## What is asked
Reproduce word for word the stretch of the data from the line containing "Looking across" through the end of the data.

[Start]

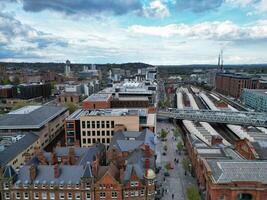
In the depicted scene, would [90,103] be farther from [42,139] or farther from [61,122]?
[42,139]

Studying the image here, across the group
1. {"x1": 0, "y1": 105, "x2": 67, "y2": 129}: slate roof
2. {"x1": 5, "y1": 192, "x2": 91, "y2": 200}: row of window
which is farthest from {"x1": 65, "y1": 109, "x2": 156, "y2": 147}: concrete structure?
{"x1": 5, "y1": 192, "x2": 91, "y2": 200}: row of window

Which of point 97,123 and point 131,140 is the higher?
point 97,123

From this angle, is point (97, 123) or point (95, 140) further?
point (95, 140)

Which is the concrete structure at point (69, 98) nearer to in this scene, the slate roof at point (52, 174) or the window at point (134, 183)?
the slate roof at point (52, 174)

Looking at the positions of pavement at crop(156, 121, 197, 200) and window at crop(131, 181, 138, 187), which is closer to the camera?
window at crop(131, 181, 138, 187)

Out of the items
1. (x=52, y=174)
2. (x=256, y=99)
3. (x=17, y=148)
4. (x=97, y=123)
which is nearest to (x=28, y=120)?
(x=17, y=148)

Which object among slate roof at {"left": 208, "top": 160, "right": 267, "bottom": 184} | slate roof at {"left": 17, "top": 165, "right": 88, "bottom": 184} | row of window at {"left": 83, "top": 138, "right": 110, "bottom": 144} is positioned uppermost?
slate roof at {"left": 208, "top": 160, "right": 267, "bottom": 184}

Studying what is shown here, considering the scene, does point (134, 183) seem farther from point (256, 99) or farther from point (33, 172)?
point (256, 99)

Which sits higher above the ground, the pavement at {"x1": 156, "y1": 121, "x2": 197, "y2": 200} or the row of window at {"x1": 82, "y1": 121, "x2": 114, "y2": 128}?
the row of window at {"x1": 82, "y1": 121, "x2": 114, "y2": 128}

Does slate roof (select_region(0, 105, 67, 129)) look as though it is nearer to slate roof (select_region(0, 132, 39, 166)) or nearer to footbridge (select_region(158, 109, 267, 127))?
slate roof (select_region(0, 132, 39, 166))
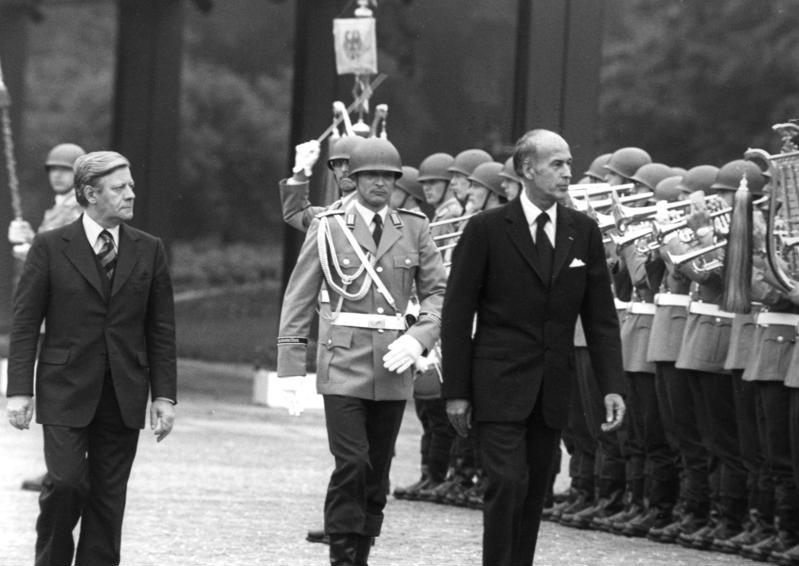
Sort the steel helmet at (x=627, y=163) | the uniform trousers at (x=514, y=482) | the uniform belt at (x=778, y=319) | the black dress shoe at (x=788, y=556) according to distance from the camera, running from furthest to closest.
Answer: the steel helmet at (x=627, y=163) → the uniform belt at (x=778, y=319) → the black dress shoe at (x=788, y=556) → the uniform trousers at (x=514, y=482)

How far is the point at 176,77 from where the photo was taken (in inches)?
1006

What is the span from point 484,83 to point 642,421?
1077 cm

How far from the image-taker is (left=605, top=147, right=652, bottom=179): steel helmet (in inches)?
555

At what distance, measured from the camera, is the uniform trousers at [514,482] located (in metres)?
9.44

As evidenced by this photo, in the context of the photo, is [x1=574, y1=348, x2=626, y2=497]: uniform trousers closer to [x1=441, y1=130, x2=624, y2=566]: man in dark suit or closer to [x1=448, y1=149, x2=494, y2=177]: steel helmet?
[x1=448, y1=149, x2=494, y2=177]: steel helmet

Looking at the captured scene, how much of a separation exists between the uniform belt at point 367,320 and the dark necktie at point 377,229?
1.25ft

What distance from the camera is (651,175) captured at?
547 inches

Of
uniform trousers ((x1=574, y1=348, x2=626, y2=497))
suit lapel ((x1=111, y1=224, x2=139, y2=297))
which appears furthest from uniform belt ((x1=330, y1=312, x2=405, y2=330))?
uniform trousers ((x1=574, y1=348, x2=626, y2=497))

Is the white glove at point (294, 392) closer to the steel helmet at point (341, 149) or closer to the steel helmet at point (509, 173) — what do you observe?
the steel helmet at point (341, 149)

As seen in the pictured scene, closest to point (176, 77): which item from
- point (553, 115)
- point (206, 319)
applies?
point (206, 319)

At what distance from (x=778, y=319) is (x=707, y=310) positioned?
2.66 feet

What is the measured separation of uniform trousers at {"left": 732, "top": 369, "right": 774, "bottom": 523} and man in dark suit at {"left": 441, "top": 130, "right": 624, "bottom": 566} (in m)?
2.85

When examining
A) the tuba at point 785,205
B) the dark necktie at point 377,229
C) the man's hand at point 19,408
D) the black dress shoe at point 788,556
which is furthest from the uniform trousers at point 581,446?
the man's hand at point 19,408

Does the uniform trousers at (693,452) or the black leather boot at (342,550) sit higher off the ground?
the uniform trousers at (693,452)
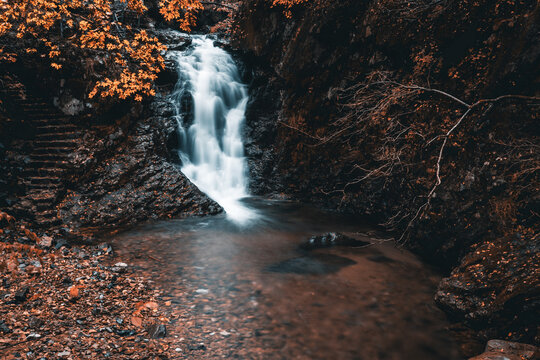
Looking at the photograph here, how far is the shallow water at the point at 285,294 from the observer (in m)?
3.51

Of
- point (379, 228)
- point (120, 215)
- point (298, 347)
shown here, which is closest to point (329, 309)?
point (298, 347)

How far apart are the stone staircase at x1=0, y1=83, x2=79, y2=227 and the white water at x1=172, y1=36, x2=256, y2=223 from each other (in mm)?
3448

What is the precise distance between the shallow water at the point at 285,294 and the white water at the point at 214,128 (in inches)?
104

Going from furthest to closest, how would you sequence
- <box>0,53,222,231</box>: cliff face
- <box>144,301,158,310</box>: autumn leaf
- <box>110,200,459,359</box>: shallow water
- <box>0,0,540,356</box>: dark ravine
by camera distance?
<box>0,53,222,231</box>: cliff face → <box>0,0,540,356</box>: dark ravine → <box>144,301,158,310</box>: autumn leaf → <box>110,200,459,359</box>: shallow water

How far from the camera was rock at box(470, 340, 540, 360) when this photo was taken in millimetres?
2938

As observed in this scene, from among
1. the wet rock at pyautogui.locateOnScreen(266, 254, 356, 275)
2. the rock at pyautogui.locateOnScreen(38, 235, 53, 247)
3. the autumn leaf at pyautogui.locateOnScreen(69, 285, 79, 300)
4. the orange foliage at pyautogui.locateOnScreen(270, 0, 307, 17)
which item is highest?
the orange foliage at pyautogui.locateOnScreen(270, 0, 307, 17)

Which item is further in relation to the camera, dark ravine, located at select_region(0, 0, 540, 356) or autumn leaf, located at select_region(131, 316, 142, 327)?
dark ravine, located at select_region(0, 0, 540, 356)

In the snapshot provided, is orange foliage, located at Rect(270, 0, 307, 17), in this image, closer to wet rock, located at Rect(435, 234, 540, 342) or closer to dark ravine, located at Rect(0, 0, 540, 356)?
dark ravine, located at Rect(0, 0, 540, 356)

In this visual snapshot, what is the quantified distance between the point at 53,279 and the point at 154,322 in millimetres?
1762

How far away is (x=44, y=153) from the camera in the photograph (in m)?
6.69

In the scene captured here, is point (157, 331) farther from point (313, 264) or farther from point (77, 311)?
point (313, 264)

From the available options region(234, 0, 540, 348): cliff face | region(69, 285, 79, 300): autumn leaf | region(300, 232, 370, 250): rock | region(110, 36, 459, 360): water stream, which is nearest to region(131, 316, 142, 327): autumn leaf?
region(110, 36, 459, 360): water stream

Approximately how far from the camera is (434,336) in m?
3.78

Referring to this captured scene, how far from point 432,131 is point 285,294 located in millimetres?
4187
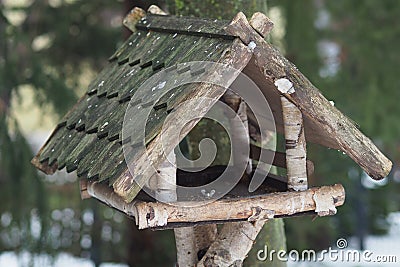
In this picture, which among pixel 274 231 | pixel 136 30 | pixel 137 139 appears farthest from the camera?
pixel 274 231

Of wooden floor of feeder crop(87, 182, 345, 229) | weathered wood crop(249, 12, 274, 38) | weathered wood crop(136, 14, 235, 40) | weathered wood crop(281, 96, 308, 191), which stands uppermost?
weathered wood crop(136, 14, 235, 40)

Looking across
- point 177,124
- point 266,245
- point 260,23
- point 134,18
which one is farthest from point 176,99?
point 266,245

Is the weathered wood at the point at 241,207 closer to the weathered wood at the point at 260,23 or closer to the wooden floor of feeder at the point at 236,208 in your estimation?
the wooden floor of feeder at the point at 236,208

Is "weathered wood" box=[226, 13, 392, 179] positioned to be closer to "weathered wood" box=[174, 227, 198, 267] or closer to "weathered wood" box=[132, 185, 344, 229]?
"weathered wood" box=[132, 185, 344, 229]

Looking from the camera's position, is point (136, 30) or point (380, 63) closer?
point (136, 30)

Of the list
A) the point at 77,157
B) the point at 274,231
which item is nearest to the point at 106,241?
the point at 274,231

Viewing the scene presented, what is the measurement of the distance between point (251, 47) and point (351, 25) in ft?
11.2

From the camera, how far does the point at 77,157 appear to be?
1.86 m

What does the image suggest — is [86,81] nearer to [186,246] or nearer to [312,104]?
[186,246]

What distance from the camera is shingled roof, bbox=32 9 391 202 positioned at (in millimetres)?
1600

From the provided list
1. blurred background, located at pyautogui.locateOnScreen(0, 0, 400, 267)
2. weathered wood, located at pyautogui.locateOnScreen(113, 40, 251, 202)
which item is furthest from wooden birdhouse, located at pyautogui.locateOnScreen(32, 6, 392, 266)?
blurred background, located at pyautogui.locateOnScreen(0, 0, 400, 267)

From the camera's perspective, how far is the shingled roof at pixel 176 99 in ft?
5.25

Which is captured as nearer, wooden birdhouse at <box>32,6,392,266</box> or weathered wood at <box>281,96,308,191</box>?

[End]

## Full response
Looking across
- point 177,124
- point 266,245
- point 260,23
- point 134,18
which one is farthest from point 176,99?
point 266,245

Is the weathered wood at the point at 241,207 closer to the weathered wood at the point at 260,23 or closer to the wooden floor of feeder at the point at 236,208 in your estimation?
the wooden floor of feeder at the point at 236,208

Is "weathered wood" box=[226, 13, 392, 179] positioned to be closer to "weathered wood" box=[174, 227, 198, 267] or closer to "weathered wood" box=[132, 185, 344, 229]?
"weathered wood" box=[132, 185, 344, 229]

Looking from the camera's position, is point (136, 30) or point (380, 63) closer?
point (136, 30)

Of the list
A) the point at 77,157
B) the point at 274,231
which item is nearest to the point at 106,241?
the point at 274,231

Viewing the scene presented, what is the measurement of the distance between point (251, 47) and point (351, 25) in ft?
11.2

From the camera, how far does the point at 77,157 appear to be?
1.86 m

What does the image suggest — is [86,81] nearer to [186,246] or nearer to [312,104]?
[186,246]

What distance from the camera is shingled roof, bbox=32 9 391 202 positioned at (in millimetres)?
1600

From the provided list
1. blurred background, located at pyautogui.locateOnScreen(0, 0, 400, 267)
2. weathered wood, located at pyautogui.locateOnScreen(113, 40, 251, 202)
which item is furthest from wooden birdhouse, located at pyautogui.locateOnScreen(32, 6, 392, 266)?
blurred background, located at pyautogui.locateOnScreen(0, 0, 400, 267)

From the camera's perspective, how far is the shingled roof at pixel 176 99 in ft?
5.25

Which is captured as nearer, wooden birdhouse at <box>32,6,392,266</box> or weathered wood at <box>281,96,308,191</box>?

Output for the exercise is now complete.